■ **TASK TO COMPLETE**
Swap every "blue soccer jersey" in these records for "blue team jersey" and leave everything else as it is. Don't include the pictures in your answer.

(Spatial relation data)
* * * * * * * * *

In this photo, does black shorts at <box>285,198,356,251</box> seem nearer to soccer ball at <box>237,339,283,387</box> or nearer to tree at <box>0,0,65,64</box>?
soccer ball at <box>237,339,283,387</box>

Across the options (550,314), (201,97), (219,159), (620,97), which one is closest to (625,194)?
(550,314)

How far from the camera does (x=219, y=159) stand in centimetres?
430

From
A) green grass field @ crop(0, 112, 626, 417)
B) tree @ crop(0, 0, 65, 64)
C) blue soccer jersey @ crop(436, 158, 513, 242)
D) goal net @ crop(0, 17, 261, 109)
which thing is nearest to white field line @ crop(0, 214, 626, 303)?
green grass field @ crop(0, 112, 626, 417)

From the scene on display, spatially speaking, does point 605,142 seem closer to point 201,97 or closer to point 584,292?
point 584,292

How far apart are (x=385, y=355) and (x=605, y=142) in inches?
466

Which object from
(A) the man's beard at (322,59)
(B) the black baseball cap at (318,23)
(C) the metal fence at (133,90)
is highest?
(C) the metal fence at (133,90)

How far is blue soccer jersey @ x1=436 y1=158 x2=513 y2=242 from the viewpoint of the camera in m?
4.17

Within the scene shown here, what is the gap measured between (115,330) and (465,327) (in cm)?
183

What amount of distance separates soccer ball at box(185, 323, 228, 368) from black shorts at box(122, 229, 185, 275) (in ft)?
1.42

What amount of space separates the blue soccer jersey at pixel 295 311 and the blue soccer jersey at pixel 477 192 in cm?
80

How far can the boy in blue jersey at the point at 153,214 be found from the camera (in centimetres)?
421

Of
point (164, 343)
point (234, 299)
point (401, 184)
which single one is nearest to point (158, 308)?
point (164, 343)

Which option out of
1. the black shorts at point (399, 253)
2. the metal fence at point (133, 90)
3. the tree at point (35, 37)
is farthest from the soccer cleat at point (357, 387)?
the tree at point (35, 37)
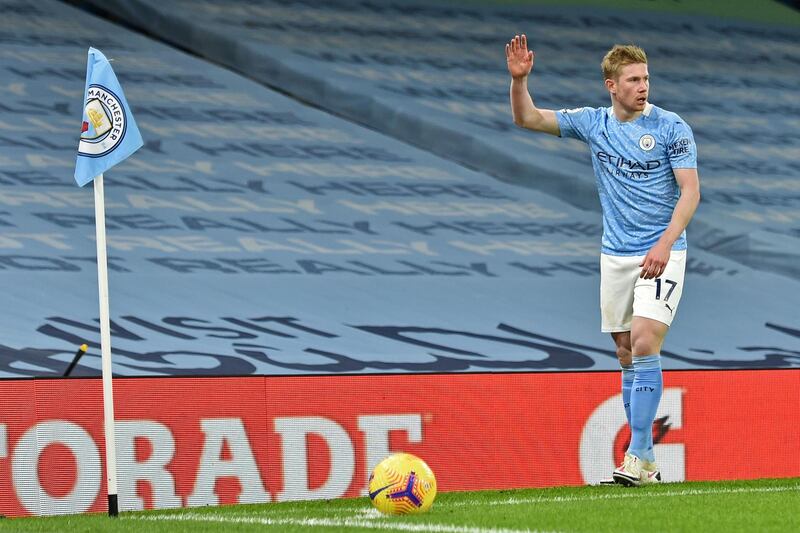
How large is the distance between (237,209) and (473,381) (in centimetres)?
568

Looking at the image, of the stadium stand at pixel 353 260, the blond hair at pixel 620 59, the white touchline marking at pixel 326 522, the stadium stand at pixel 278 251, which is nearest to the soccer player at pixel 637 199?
the blond hair at pixel 620 59

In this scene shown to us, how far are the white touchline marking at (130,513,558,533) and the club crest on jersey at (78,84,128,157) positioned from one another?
1.29 meters

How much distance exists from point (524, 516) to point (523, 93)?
6.09ft

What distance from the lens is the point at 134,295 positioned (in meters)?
10.3

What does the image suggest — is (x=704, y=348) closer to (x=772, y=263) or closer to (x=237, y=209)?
(x=772, y=263)

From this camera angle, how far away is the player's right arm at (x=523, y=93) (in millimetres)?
5488

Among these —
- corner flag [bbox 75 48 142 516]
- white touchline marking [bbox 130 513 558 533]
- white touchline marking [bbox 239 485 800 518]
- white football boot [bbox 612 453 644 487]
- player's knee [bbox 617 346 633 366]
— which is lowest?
white touchline marking [bbox 130 513 558 533]

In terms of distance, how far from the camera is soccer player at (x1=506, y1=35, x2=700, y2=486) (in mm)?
5492

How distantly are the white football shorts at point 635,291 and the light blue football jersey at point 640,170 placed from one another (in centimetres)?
5

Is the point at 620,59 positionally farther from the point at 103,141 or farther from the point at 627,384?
the point at 103,141

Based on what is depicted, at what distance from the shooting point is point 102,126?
4.91 m

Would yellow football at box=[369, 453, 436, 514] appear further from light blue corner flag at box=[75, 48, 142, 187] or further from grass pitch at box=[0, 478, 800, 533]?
light blue corner flag at box=[75, 48, 142, 187]

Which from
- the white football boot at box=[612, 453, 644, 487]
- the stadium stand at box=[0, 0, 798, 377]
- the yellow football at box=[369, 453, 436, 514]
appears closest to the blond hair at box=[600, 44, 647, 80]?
the white football boot at box=[612, 453, 644, 487]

* * * * * * * * *

■ **WORKED SOLUTION**
In this photo, does black shorts at <box>285,198,356,251</box> seem nearer to soccer ball at <box>237,339,283,387</box> or nearer to tree at <box>0,0,65,64</box>?
soccer ball at <box>237,339,283,387</box>

Across the options (550,314), (201,97), (219,159), (620,97), which one is closest to (625,194)?
(550,314)

How far from the camera does (x=219, y=159) stand in centimetres?
430

From
A) green grass field @ crop(0, 112, 626, 417)
B) tree @ crop(0, 0, 65, 64)
C) blue team jersey @ crop(436, 158, 513, 242)
D) goal net @ crop(0, 17, 261, 109)
which thing is nearest to white field line @ crop(0, 214, 626, 303)?
green grass field @ crop(0, 112, 626, 417)

From the scene on display, spatially speaking, does point 605,142 seem closer to point 201,97 or closer to point 584,292?
point 584,292

How far apart are (x=385, y=355) and (x=605, y=142) in inches?
466

Which object from
(A) the man's beard at (322,59)
(B) the black baseball cap at (318,23)
(C) the metal fence at (133,90)
is highest?
(C) the metal fence at (133,90)

How far is blue team jersey @ x1=436 y1=158 x2=513 y2=242 from the viewpoint of the camera in m?
4.17

Within the scene shown here, what is the gap measured between (115,330) and (465,327) (in cm)?
183

What amount of distance separates soccer ball at box(185, 323, 228, 368) from black shorts at box(122, 229, 185, 275) (in ft)?
1.42

What amount of space separates the blue team jersey at pixel 295 311 and the blue team jersey at pixel 477 192 in cm?
80

How far can the boy in blue jersey at the point at 153,214 be found from the camera (in centimetres)?
421

Of
point (164, 343)
point (234, 299)
point (401, 184)
which single one is nearest to point (158, 308)?
point (164, 343)

Which option out of
1. the black shorts at point (399, 253)
2. the metal fence at point (133, 90)
3. the tree at point (35, 37)
is farthest from the soccer cleat at point (357, 387)?
the tree at point (35, 37)
How large is the distance between (237,209) and (473,381) (in centimetres)?
568

Looking at the image, of the stadium stand at pixel 353 260, the blond hair at pixel 620 59, the white touchline marking at pixel 326 522, the stadium stand at pixel 278 251, which is nearest to the soccer player at pixel 637 199?
the blond hair at pixel 620 59

In this scene shown to us, how far are the white touchline marking at (130,513,558,533) and the club crest on jersey at (78,84,128,157) positioned from one another?
1.29 meters

How much distance exists from point (524, 516) to point (523, 93)?
6.09ft

What distance from the lens is the point at 134,295 positioned (in meters)?
10.3

What does the image suggest — is (x=704, y=348) closer to (x=772, y=263) or closer to (x=237, y=209)?
(x=772, y=263)

From this camera angle, how far away is the player's right arm at (x=523, y=93) (in millimetres)?
5488

Among these —
- corner flag [bbox 75 48 142 516]
- white touchline marking [bbox 130 513 558 533]
- white touchline marking [bbox 239 485 800 518]
- white football boot [bbox 612 453 644 487]
- player's knee [bbox 617 346 633 366]
— which is lowest?
white touchline marking [bbox 130 513 558 533]

In terms of distance, how far from the camera is soccer player at (x1=506, y1=35, x2=700, y2=486) (in mm)?
5492

How distantly are the white football shorts at point 635,291 and the light blue football jersey at point 640,170 placed from one another (in centimetres)?
5

Is the point at 620,59 positionally farther from the point at 103,141 or farther from the point at 627,384?
the point at 103,141

Based on what is depicted, at what distance from the shooting point is point 102,126?
4.91 m

Would yellow football at box=[369, 453, 436, 514] appear further from light blue corner flag at box=[75, 48, 142, 187] or further from grass pitch at box=[0, 478, 800, 533]?
light blue corner flag at box=[75, 48, 142, 187]

Which from
- the white football boot at box=[612, 453, 644, 487]
- the stadium stand at box=[0, 0, 798, 377]
- the yellow football at box=[369, 453, 436, 514]
appears closest to the blond hair at box=[600, 44, 647, 80]?
the white football boot at box=[612, 453, 644, 487]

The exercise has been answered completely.